Edited April 17, 2021 by YB96
hide the S/N

TDD · April 17, 2021

There very well could be edge cases with other Ironwolf drives but assuredly it is an issue with the ST8000VN004.

I would not bet on a timely, if ever, firmware update for the drive itself.

The two changes make the drive more aggressive with its spinup and readyness to compensate for the driver timing out while waiting for its ready state.
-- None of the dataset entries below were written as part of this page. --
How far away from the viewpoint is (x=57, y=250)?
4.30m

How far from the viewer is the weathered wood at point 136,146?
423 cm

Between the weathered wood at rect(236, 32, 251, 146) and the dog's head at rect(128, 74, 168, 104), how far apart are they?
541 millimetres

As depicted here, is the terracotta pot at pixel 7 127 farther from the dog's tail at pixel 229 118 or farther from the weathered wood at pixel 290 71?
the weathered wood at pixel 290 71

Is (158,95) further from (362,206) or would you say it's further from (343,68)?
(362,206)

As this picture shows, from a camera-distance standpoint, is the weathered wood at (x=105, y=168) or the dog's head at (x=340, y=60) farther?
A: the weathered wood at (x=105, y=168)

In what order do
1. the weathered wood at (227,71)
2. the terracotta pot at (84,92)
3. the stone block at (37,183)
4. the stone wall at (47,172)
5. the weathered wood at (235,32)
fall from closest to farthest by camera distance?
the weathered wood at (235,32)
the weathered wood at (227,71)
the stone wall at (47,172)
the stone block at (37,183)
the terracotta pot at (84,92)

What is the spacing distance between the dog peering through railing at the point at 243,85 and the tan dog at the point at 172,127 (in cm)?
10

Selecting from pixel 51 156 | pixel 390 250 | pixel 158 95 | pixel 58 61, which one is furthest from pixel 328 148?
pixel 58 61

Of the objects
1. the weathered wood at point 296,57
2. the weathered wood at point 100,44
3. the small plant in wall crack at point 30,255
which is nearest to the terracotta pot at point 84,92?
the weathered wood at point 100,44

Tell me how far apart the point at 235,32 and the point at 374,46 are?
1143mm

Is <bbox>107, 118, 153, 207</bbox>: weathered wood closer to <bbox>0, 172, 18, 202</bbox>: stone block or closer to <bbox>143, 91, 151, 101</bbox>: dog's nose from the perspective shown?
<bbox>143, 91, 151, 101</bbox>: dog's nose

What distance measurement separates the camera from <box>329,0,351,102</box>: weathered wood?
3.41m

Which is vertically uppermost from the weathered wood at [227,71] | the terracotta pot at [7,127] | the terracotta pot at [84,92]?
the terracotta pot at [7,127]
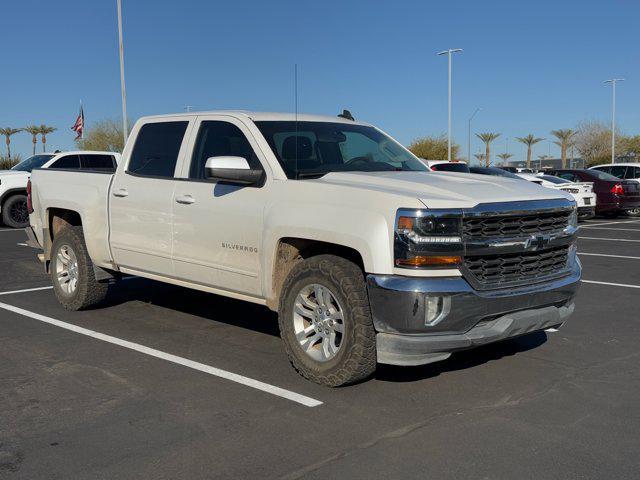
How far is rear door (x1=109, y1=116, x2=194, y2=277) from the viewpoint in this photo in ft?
20.5

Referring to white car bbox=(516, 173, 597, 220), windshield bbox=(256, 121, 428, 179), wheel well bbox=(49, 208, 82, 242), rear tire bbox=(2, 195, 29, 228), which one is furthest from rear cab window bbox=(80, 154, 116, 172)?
windshield bbox=(256, 121, 428, 179)

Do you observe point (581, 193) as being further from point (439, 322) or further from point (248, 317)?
point (439, 322)

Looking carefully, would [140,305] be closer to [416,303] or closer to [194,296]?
[194,296]

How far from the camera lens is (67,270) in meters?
7.61

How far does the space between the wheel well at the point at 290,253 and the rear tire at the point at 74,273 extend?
2686mm

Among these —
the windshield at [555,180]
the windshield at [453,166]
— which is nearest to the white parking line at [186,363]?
the windshield at [453,166]

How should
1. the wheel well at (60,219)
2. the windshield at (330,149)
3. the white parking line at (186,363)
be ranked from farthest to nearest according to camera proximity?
the wheel well at (60,219) → the windshield at (330,149) → the white parking line at (186,363)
You have nothing to lose by making these changes as they are reversible; the amount of power saving is negligible IMHO and the benefits of a upgraded UnRAID are worth it.

Try and see!

Kev.

jamikest · April 17, 2021

I just wanted to give a quick THANK YOU for this post.

I was receiving multiple errors when my 8TB Ironwolf drive would spin up. I went through cables, relocating on the controller, and finally trying a new 8TB Ironwolf drive. The issue persisted through all of my measures. Digging a bit deeper, I found this post. I tried the SeaChest commands and the spin up errors are resolved.
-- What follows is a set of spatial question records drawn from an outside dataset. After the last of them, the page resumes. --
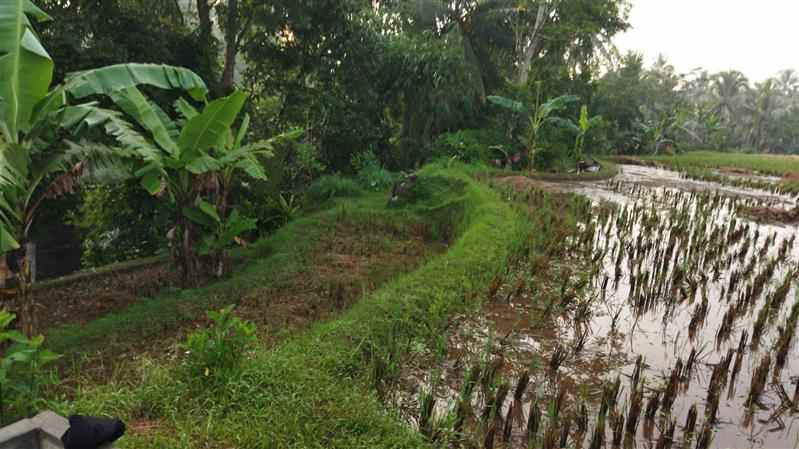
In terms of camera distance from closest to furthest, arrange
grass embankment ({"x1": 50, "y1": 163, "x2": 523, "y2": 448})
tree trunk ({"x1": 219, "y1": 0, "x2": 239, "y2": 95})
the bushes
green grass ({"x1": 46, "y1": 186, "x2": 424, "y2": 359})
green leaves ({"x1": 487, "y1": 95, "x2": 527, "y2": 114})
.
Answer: grass embankment ({"x1": 50, "y1": 163, "x2": 523, "y2": 448}), green grass ({"x1": 46, "y1": 186, "x2": 424, "y2": 359}), the bushes, tree trunk ({"x1": 219, "y1": 0, "x2": 239, "y2": 95}), green leaves ({"x1": 487, "y1": 95, "x2": 527, "y2": 114})

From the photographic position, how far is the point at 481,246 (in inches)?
235

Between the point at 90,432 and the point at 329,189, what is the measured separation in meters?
8.25

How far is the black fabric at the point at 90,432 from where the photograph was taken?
2227 mm

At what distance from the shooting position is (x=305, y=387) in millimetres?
3117

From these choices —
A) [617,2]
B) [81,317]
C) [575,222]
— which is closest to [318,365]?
[81,317]

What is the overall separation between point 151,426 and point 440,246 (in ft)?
18.6

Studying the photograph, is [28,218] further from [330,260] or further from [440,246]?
[440,246]

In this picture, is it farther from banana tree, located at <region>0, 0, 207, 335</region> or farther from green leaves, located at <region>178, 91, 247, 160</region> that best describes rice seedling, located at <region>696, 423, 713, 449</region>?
green leaves, located at <region>178, 91, 247, 160</region>

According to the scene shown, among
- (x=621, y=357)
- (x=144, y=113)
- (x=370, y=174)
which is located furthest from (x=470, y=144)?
(x=621, y=357)

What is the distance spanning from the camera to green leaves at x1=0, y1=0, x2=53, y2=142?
3744 mm

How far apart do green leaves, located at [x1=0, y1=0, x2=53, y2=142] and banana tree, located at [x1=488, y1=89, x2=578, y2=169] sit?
1165cm

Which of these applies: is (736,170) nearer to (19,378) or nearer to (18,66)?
(18,66)

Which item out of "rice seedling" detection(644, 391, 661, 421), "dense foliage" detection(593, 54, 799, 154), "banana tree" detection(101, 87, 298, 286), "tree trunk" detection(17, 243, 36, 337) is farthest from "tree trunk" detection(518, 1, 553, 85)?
"tree trunk" detection(17, 243, 36, 337)

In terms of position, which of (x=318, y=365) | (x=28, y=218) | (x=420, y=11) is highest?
(x=420, y=11)
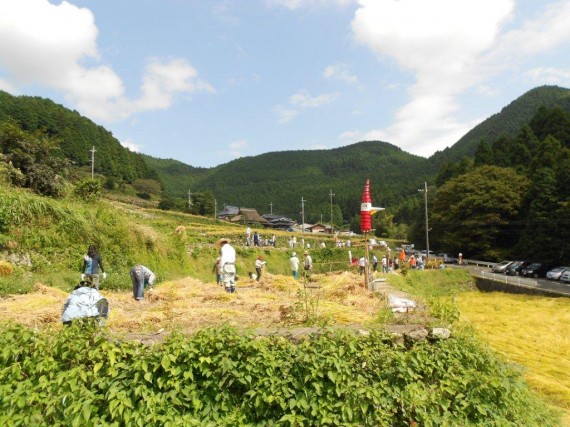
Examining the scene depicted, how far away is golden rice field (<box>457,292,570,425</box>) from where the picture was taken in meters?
8.08

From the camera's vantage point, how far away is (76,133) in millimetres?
95062

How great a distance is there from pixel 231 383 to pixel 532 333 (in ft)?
43.4

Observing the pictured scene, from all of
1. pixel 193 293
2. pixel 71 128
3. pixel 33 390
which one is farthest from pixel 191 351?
pixel 71 128

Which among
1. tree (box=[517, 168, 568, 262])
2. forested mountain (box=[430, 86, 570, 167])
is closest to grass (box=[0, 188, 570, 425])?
tree (box=[517, 168, 568, 262])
For anyone else forum searching, here is the syslog output anytime a drive would spin up (sometimes with read errors in unraid, sometimes no read errors as in the example below):

Apr 17 11:03:37 Tower emhttpd: spinning up /dev/sdc
Apr 17 11:03:53 Tower kernel: sd 7:0:1:0: attempting task abort!scmd(0x000000009175e648), outstanding for 15282 ms & timeout 15000 ms
Apr 17 11:03:53 Tower kernel: sd 7:0:1:0: [sdc] tag#1097 CDB: opcode=0x85 85 06 20 00 00 00 00 00 00 00 00 00 00 40 e3 00
Apr 17 11:03:53 Tower kernel: scsi target7:0:1: handle(0x0009), sas_address(0x4433221101000000), phy(1)
Apr 17 11:03:53 Tower kernel: scsi target7:0:1: enclosure logical id(0x5c81f660d1f49300), slot(2)
Apr 17 11:03:56 Tower kernel: sd 7:0:1:0: task abort: SUCCESS scmd(0x000000009175e648)
Apr 17 11:03:56 Tower emhttpd: read SMART /dev/sdc

After disabling low current and EPC, here is the result of spinning up the same drives (no errors!):

Apr 17 12:08:42 Tower emhttpd: spinning up /dev/sdc
Apr 17 12:08:51 Tower emhttpd: read SMART /dev/sdc

jamikest · April 19, 2021

On 4/16/2021 at 11:48 PM, TDD said:

There very well could be edge cases with other Ironwolf drives but assuredly it is an issue with the ST8000VN004.

I would not bet on a timely, if ever, firmware update for the drive itself.

The two changes make the drive more aggressive with its spinup and readyness to compensate for the driver timing out while waiting for its ready state.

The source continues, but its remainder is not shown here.